There is a shift in tone that reads less like observation and more like reckoning. The wasteland is no longer just a place you are walking through. It is something you are actively confronting within yourself. That distinction matters. It is one thing to diagnose decay. It is another to admit where it lives in you.
What stood out to me is the stripping away of self deception. There is a quiet brutality in that. No villain to blame. No convenient external scapegoat. Just the realization that survival strategies have consequences. That numbness protects and erodes at the same time.
This chapter feels intimate. Almost surgical. You are cutting into the interior architecture and naming what has been running beneath the surface. That kind of writing requires courage because it exposes not just systems, but self.
I also sense the beginning of choice here. Not optimism. Not redemption. Just choice. The awareness that once something is seen clearly, it cannot be unseen. And once you see it, you are accountable to it.
As someone who has spent years dismantling inherited frameworks and doing the uncomfortable work of shadow integration, I recognize this terrain. The hardest confrontations are rarely external. They are the moments you realize how much of the wasteland you internalized in order to survive it.
Chapter 6 does not offer relief. It offers clarity. And clarity is heavier than comfort.
Your comments are like reviews. I’m happy you enjoyed this much to not only take the time to read and to have such a great comment to go with it. thank you so much for that. you are very accurate with you comments.
This is so cohesive and well done. You've got a pull with your words, if that makes sense!

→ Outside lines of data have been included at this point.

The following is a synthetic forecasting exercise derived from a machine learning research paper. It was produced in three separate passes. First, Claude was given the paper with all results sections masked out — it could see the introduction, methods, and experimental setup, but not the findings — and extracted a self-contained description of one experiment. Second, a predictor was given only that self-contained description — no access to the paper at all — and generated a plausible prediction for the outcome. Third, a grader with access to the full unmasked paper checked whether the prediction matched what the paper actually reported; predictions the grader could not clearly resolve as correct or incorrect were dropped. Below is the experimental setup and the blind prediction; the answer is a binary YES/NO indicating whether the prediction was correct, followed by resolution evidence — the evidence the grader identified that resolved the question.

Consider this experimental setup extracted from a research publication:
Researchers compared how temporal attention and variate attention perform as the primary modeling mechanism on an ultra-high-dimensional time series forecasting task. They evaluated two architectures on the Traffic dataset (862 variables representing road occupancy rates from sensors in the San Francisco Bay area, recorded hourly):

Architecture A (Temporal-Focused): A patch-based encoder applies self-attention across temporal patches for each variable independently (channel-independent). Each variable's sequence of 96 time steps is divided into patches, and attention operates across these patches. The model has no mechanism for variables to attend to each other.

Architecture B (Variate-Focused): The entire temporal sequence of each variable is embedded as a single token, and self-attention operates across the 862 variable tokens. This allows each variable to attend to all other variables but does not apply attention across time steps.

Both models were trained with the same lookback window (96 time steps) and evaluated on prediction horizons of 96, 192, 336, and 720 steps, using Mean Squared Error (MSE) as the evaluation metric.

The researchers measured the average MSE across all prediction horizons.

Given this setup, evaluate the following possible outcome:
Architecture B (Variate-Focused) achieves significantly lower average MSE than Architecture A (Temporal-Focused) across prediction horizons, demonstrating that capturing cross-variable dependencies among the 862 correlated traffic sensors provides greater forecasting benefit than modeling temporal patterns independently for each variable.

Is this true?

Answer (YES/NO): YES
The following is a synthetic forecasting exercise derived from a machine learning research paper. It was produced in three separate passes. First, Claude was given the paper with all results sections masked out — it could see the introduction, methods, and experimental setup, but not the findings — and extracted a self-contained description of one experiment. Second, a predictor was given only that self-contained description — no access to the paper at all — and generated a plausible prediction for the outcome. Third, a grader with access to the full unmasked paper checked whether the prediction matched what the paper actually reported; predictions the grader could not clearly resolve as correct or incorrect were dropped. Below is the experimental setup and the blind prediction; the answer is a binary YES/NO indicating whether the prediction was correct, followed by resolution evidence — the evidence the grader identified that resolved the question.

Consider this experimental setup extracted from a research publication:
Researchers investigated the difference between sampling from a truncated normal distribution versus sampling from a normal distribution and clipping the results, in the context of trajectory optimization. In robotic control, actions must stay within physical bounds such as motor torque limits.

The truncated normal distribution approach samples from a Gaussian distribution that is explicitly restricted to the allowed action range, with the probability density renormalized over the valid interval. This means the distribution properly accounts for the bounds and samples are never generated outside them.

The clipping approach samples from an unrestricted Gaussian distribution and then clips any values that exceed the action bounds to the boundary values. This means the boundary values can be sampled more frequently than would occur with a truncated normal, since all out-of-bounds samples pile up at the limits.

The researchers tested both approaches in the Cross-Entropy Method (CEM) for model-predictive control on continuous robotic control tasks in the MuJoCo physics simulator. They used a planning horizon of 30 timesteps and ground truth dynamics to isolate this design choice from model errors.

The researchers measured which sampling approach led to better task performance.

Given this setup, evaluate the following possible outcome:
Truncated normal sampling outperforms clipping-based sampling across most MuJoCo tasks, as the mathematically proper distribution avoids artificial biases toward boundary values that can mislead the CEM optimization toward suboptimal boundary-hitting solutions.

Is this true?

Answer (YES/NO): NO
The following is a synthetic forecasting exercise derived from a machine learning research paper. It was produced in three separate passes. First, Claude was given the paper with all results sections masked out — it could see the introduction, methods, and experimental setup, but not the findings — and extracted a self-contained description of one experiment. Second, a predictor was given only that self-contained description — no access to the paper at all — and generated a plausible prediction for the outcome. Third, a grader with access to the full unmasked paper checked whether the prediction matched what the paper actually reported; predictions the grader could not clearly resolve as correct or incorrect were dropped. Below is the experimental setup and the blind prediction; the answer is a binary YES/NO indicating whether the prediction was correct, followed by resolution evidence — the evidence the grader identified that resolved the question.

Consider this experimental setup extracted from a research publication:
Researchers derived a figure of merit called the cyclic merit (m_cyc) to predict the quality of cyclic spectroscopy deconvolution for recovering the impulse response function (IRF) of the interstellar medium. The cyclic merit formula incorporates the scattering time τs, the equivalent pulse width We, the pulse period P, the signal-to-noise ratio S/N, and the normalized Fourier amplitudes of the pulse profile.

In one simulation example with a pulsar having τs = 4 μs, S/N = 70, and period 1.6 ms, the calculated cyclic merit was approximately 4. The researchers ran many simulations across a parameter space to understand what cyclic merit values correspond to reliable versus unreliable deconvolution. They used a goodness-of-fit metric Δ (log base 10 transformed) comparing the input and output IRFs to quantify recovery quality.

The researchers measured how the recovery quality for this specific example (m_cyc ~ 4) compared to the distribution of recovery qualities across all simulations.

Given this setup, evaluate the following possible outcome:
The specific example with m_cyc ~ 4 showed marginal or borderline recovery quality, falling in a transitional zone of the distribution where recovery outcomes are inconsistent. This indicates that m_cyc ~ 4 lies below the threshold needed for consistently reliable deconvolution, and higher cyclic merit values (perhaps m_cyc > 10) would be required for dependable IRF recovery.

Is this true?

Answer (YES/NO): YES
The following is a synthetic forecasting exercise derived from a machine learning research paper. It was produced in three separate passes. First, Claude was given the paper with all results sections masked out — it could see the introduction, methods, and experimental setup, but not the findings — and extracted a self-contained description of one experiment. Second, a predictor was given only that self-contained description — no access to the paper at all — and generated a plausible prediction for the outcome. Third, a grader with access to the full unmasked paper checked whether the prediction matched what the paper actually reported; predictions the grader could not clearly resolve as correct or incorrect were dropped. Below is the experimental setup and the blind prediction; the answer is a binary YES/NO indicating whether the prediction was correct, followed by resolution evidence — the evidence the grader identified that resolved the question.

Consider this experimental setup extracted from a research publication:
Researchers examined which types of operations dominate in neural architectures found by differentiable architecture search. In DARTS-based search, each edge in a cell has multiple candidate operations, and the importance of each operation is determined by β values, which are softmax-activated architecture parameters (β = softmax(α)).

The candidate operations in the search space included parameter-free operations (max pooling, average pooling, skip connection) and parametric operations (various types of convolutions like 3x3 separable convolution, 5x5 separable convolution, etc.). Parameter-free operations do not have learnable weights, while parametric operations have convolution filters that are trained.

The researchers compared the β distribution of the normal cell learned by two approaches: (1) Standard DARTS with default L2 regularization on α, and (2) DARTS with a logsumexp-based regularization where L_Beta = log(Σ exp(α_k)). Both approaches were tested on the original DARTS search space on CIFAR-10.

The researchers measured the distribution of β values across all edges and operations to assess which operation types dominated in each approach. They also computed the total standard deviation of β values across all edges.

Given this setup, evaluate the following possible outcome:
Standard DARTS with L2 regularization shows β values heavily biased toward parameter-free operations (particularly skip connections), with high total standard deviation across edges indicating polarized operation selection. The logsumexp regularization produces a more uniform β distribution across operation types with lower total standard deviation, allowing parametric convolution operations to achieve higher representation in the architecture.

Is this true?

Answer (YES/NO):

Makes sense, thank you Hannah
What an incredible chapter Leo. The tension is so subtle and atmospheric. The pacing, the sensory details and the unsettling change in Mr Elliott, it all worked so well together to create a dread that feels too close for comfort. Oh that final metallic click, that I felt in my ribs. Super Job. 🤍
that’s where you were suppose to feel that. Thank you Nerra, I’m glad that all landed. I loved the pacing on this chapter. I read it a few times and played around with the pacing on this. I must’ve read it 5 times, I wrote it like this and I felt it in my stomach. it might’ve the stomach issues I had dealt with the past couple weeks, but I couldn’t read it again after switching to this spacing. I knew it was really really good at this point.
This makes Mr. Elliott seem even worse. Like wtf.
He’s probably the good guy in his eyes. lol
This completely pulled me in. I felt that delicious tension of needing to know what would happen next, line by line. I also couldn’t help but picture it in black and white, almost like a film from the forties — maybe because of the way she calls him Mr. Elliott. There’s something wonderfully cinematic about it.
I’m glad you enjoyed it. There are people that still live in this kind of world. Thank you for reading.
Very creative Leo.
Who or what inspired the character of Mr. Elliott?
I’ve met people like him. He is a combination of a few people. I know some people that wish they were as formidable as him, which is scary in itself. I think I just read too many Robert Greene books and this is what I pictured.
the bunker reveal was sooo good. that metallic click as the world ending sound?? chills
It was the sound of everyone getting locked in.
Interesting
Thank you
The metallic click at the end made my stomach drop... like the world got locked outside and nobody asked permission.